───── Extracted data

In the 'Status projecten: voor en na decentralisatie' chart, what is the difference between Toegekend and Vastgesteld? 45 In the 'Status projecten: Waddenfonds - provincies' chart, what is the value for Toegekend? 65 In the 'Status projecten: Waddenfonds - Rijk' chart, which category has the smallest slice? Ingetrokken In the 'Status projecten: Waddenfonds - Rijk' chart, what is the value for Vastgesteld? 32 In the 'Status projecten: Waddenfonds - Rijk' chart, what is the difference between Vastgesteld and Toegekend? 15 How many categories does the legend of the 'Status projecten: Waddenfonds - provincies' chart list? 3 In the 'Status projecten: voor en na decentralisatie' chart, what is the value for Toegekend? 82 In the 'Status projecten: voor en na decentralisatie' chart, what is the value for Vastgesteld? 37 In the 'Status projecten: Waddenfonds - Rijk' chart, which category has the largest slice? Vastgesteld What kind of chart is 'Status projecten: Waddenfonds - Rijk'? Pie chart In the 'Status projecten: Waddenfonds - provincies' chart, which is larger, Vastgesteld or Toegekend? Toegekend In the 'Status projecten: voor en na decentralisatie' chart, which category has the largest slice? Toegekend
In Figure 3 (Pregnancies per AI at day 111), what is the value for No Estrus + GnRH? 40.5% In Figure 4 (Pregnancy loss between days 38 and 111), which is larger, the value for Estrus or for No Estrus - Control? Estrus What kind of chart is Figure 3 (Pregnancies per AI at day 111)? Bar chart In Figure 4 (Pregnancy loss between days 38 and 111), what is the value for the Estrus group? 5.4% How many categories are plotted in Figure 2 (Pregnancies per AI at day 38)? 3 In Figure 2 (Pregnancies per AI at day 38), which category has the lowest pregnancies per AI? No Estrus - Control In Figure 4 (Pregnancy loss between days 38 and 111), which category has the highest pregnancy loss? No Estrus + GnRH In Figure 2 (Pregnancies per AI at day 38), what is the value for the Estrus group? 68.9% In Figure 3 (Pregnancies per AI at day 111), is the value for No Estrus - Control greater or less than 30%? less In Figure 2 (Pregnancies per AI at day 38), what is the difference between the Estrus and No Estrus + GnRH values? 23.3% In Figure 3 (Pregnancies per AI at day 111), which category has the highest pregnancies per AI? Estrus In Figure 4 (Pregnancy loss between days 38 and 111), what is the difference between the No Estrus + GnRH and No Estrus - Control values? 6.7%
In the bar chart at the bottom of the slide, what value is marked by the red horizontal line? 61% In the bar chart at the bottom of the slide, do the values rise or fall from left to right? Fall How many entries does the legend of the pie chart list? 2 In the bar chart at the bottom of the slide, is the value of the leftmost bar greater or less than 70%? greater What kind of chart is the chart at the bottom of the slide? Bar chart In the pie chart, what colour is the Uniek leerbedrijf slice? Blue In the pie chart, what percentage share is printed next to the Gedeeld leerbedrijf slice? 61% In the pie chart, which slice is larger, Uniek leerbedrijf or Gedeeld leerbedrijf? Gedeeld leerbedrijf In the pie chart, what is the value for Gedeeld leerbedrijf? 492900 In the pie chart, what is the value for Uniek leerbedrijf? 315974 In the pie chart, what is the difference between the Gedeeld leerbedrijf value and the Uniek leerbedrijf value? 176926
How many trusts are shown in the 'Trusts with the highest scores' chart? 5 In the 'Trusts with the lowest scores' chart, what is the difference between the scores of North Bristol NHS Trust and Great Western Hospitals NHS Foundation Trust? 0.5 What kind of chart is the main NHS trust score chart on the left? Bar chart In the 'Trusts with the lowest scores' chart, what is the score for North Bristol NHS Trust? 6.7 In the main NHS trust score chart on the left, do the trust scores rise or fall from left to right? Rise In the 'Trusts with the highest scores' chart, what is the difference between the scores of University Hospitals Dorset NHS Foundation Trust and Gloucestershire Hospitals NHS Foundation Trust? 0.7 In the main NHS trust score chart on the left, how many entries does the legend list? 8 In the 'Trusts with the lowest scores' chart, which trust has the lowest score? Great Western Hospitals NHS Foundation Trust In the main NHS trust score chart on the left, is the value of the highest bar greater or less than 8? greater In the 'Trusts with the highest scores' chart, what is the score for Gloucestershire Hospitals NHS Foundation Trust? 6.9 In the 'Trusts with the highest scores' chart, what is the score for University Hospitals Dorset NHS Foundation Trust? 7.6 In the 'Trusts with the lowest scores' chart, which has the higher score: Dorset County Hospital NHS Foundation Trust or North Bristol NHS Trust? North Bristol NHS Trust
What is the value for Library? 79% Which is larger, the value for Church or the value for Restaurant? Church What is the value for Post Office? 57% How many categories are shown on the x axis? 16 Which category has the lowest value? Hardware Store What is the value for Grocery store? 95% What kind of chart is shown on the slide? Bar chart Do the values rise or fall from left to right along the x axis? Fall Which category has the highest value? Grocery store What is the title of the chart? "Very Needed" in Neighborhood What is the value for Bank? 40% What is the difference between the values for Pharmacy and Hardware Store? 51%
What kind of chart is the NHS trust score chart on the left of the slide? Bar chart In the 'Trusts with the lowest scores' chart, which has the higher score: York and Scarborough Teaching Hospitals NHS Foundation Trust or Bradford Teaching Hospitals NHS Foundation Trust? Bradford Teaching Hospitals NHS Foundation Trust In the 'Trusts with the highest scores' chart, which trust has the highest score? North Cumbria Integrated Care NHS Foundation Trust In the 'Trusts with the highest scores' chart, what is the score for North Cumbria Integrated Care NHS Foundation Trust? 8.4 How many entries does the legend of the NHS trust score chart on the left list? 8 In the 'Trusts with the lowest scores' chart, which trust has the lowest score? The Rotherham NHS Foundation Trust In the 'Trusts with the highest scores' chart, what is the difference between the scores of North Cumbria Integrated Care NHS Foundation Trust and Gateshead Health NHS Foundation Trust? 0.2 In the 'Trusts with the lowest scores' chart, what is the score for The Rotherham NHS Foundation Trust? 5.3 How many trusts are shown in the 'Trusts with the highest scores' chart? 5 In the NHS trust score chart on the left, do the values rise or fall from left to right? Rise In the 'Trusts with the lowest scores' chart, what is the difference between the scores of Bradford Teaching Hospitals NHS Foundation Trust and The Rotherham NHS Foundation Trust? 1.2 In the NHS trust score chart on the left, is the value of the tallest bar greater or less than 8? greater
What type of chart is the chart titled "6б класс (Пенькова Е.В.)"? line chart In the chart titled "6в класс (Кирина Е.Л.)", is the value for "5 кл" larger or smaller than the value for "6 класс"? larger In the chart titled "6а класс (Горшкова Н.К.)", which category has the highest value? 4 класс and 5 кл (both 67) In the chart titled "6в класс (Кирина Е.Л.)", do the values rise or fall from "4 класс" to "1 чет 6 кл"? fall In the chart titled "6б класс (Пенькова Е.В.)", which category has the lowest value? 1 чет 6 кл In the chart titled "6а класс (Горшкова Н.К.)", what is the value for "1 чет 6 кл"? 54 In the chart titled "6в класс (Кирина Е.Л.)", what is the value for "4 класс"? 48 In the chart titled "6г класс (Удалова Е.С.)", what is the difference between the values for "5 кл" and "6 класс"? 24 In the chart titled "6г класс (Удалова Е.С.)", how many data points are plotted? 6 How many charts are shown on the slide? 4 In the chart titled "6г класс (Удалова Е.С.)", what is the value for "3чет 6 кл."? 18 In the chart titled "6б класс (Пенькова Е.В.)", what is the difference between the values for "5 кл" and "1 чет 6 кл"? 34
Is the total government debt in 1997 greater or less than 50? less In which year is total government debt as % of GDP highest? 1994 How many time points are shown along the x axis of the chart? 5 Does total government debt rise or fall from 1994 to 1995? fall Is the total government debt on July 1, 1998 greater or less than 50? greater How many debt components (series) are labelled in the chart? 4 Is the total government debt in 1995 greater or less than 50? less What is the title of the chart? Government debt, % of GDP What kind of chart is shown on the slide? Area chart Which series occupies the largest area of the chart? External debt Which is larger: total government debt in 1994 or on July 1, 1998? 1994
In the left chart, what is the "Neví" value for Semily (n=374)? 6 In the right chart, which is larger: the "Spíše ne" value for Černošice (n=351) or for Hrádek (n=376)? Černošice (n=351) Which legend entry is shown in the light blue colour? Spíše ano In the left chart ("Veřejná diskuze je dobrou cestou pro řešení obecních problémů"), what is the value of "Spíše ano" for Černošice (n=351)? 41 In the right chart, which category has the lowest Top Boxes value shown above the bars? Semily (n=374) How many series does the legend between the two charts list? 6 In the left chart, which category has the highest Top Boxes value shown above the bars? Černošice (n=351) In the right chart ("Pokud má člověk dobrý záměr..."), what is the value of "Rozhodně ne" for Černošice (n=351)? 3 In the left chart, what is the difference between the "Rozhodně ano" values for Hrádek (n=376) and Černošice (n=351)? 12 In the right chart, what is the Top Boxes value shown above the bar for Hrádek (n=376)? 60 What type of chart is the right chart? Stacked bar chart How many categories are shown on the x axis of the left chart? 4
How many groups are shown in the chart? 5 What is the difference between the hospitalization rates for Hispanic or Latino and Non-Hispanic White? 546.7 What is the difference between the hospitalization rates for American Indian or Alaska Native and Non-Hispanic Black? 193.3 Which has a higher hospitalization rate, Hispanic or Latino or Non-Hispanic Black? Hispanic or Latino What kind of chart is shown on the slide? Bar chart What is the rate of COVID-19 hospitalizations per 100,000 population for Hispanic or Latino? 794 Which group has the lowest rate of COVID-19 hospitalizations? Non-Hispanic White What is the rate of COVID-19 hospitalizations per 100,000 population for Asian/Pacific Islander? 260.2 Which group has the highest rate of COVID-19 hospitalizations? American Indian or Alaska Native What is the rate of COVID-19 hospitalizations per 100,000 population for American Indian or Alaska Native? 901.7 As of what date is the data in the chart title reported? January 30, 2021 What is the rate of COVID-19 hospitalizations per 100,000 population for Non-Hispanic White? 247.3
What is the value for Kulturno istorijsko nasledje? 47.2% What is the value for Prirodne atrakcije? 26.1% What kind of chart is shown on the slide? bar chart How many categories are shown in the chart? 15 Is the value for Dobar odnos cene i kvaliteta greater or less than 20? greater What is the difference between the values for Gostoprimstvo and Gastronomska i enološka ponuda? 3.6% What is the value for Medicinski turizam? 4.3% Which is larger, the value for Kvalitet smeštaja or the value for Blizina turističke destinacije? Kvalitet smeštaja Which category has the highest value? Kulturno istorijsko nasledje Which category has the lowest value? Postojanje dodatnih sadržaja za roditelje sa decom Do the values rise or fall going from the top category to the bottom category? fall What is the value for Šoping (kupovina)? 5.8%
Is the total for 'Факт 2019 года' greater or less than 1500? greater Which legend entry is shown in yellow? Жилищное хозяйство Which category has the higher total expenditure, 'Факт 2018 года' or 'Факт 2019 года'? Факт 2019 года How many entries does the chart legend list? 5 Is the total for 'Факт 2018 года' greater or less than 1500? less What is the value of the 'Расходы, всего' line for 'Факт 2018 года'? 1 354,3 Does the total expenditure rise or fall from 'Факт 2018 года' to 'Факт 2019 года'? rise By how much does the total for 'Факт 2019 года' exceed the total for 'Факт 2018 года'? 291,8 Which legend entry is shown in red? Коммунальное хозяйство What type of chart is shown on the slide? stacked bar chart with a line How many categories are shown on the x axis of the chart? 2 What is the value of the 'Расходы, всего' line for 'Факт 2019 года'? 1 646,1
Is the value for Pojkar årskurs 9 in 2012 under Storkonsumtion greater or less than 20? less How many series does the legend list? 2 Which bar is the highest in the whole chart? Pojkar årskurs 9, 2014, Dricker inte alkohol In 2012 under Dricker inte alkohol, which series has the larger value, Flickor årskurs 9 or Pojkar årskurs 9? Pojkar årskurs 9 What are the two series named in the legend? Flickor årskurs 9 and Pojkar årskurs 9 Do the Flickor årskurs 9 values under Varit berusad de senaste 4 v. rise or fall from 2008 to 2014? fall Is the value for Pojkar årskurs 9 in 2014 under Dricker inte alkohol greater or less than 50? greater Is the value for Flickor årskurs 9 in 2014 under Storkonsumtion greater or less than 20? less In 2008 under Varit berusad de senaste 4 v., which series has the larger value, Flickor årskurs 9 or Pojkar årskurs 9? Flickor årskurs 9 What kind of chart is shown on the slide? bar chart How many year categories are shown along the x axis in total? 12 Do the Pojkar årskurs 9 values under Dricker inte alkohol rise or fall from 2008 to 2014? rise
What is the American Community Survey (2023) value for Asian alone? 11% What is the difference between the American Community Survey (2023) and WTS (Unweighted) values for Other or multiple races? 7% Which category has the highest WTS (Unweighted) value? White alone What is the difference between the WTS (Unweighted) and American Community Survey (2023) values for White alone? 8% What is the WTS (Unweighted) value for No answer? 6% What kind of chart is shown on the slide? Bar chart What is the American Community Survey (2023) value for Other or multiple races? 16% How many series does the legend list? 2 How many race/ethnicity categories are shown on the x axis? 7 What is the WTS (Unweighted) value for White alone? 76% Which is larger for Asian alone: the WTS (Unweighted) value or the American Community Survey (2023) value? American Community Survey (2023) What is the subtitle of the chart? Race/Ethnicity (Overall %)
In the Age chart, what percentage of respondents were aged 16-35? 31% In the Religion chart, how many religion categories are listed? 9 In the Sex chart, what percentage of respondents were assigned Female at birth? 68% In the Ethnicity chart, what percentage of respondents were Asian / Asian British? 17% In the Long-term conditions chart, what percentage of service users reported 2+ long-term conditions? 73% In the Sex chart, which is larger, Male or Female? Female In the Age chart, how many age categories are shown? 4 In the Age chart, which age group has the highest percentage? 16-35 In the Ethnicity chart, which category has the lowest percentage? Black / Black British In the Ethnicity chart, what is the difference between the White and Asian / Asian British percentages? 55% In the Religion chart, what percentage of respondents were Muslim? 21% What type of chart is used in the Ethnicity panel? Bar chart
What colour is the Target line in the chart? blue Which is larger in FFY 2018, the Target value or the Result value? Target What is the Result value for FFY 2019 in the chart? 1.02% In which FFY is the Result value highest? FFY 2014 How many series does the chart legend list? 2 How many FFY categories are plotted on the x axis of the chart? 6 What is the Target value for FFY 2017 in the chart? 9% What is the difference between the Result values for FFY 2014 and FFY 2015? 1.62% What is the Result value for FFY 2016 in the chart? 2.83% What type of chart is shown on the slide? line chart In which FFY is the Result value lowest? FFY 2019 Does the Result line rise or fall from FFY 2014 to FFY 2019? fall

──────────

*Task details*
Gather every line of the items above that contains the word "store", treating uppercase and lowercase letters as distinct.

*Your solution*
What is the value for Library? 79% Which is larger, the value for Church or the value for Restaurant? Church What is the value for Post Office? 57% How many categories are shown on the x axis? 16 Which category has the lowest value? Hardware Store What is the value for Grocery store? 95% What kind of chart is shown on the slide? Bar chart Do the values rise or fall from left to right along the x axis? Fall Which category has the highest value? Grocery store What is the title of the chart? "Very Needed" in Neighborhood What is the value for Bank? 40% What is the difference between the values for Pharmacy and Hardware Store? 51%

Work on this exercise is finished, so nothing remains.